**Stored data entries**
----------

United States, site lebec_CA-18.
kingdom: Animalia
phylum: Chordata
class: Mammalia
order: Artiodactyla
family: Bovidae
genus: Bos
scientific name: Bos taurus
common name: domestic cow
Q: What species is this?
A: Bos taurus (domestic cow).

----------

**Assigned task**
Write out only what runs from the line holding "class: Mammalia" through the last line of the records, exactly as shown.

**Task answer**
class: Mammalia
order: Artiodactyla
family: Bovidae
genus: Bos
scientific name: Bos taurus
common name: domestic cow
Q: What species is this?
A: Bos taurus (domestic cow).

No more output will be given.